= Ahmed Aw Dahir =

Ahmed Aw Dahir (Axmed Daahir Xaaji Xasan) was the mayor of Las Anod, the capital city in the Sool region of Somaliland, from 2007 to July 17, 2011.

==Mayor of Las Anod==
In October 2007, Las Anod, which had been effectively controlled by Puntland, was taken over by Somaliland forces.

In December 2007, Mayor Ahmed Dahir announced that the Las Anod city executive has begun collecting city taxes. He also denied the elders' claim that Somaliland's control of Las Anod was done without the consent of Ras Lnod elders. He also stated that the security situation in Las Anod is generally calm, but there are occasional shootings, which are being investigated.

In October 2008, Mayor Ahmed Dahir attends the 5th anniversary celebration of Nugaal University in Las Anod.

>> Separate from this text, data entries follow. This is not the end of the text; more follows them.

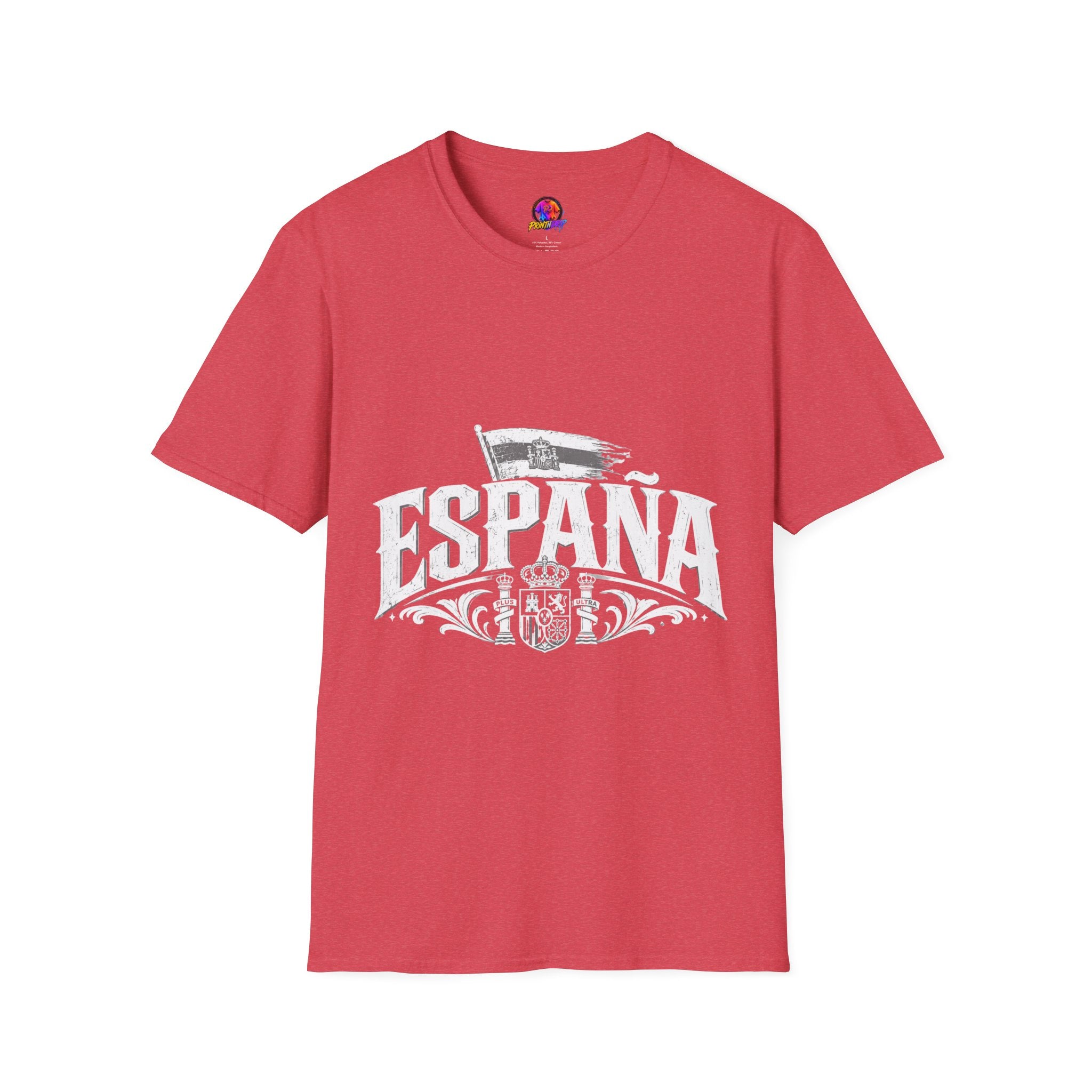 Spain Vintage T-Shirt — Retro Spanish Flag Tee
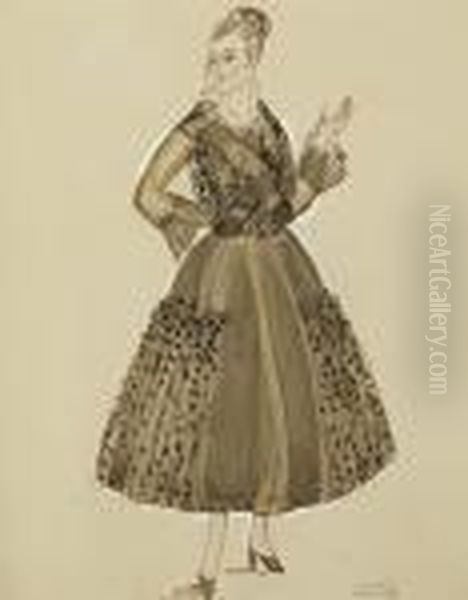 Robe De Paul Poiret With The Atelier - view 1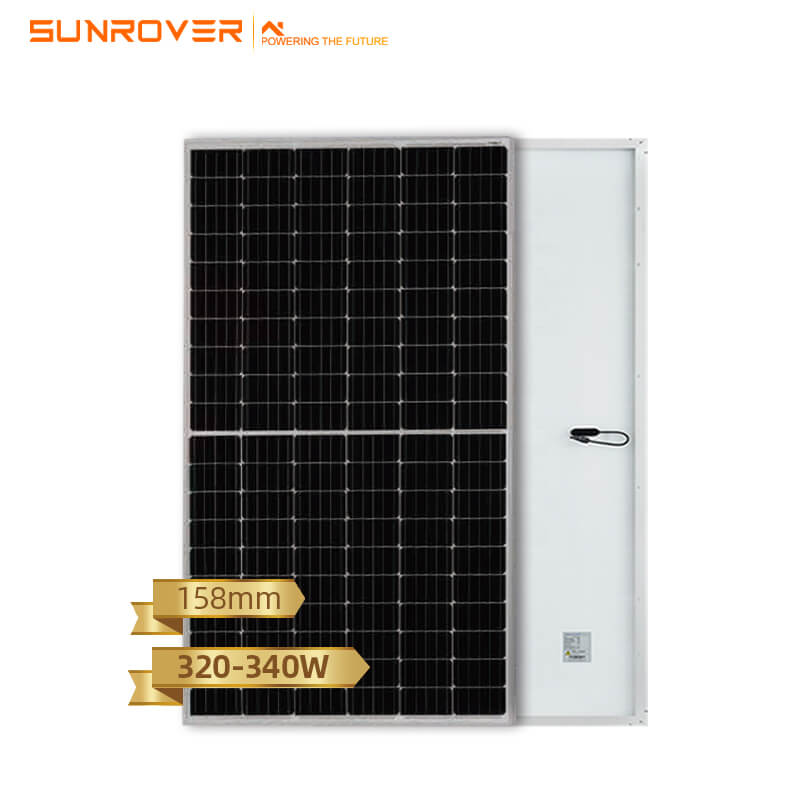 Prezzo del modulo solare del pannello solare della mezza cella 320W 325W 330W 335W 340W per l'uso del sistema
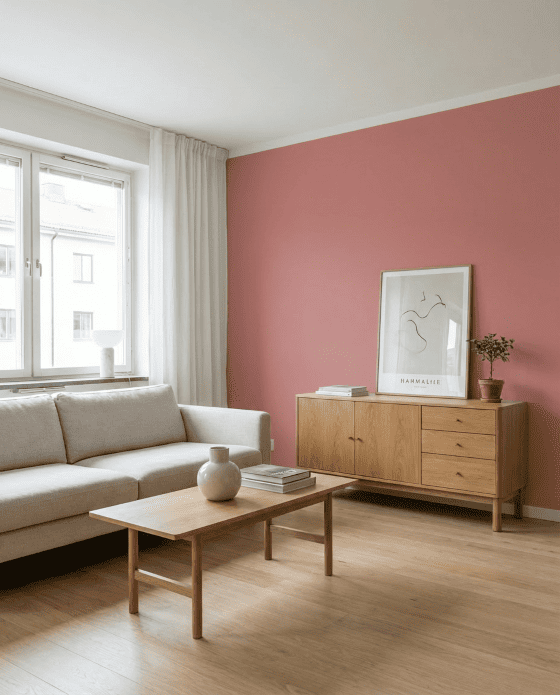 Hochwertige Wandfarbe Altrosa bei Lignocolor kaufen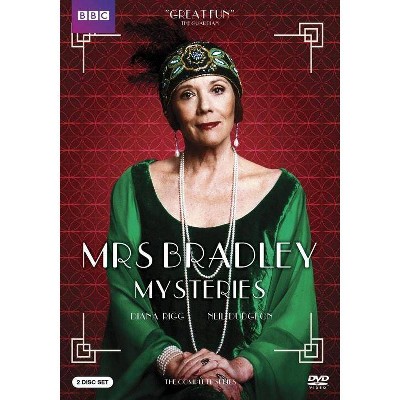 Mrs. Bradley Mysteries: The Complete Series (DVD)(2017)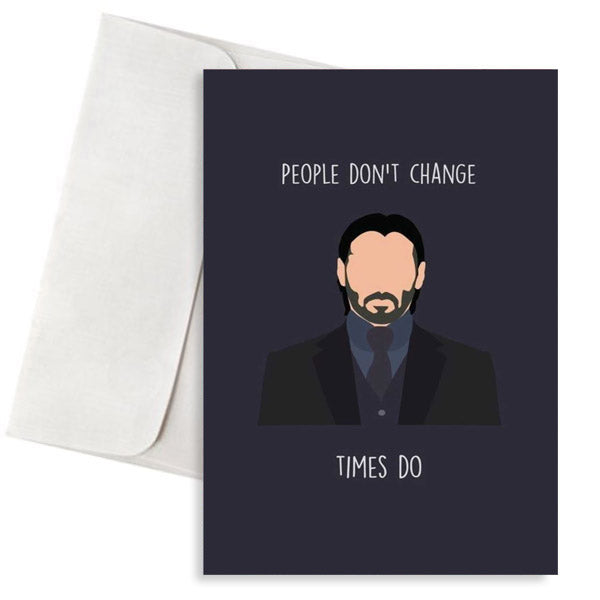 Ευχετήρια Κάρτα John Wick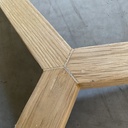 Tripod coffee table
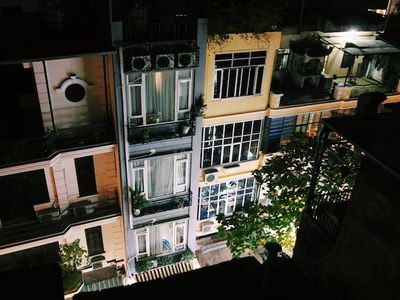 green room crane house hoan kiem ha noi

In June 2011, Ahmed Dahir was arrested by Somaliland police. The arrest was ordered by the Sool Regional Commission, which includes the Director of Intelligence, Ahmed Abdi Habsade, who changed his affiliation from Puntland to Somaliland in 2007. However, Secretary Habsade did not disclose the reason for the arrest. According to other sources, Mayor Ahmed Dahir is also suspected of involvement in the shootings in Las Anod city and of meeting with leaders of the anti-Somaliland group HBM-SSC. Ahmed Dahir was the first person arrested in a series of shootings in Las Anod city. Ahmed Dahir was later released, but his mayoralty was dismissed.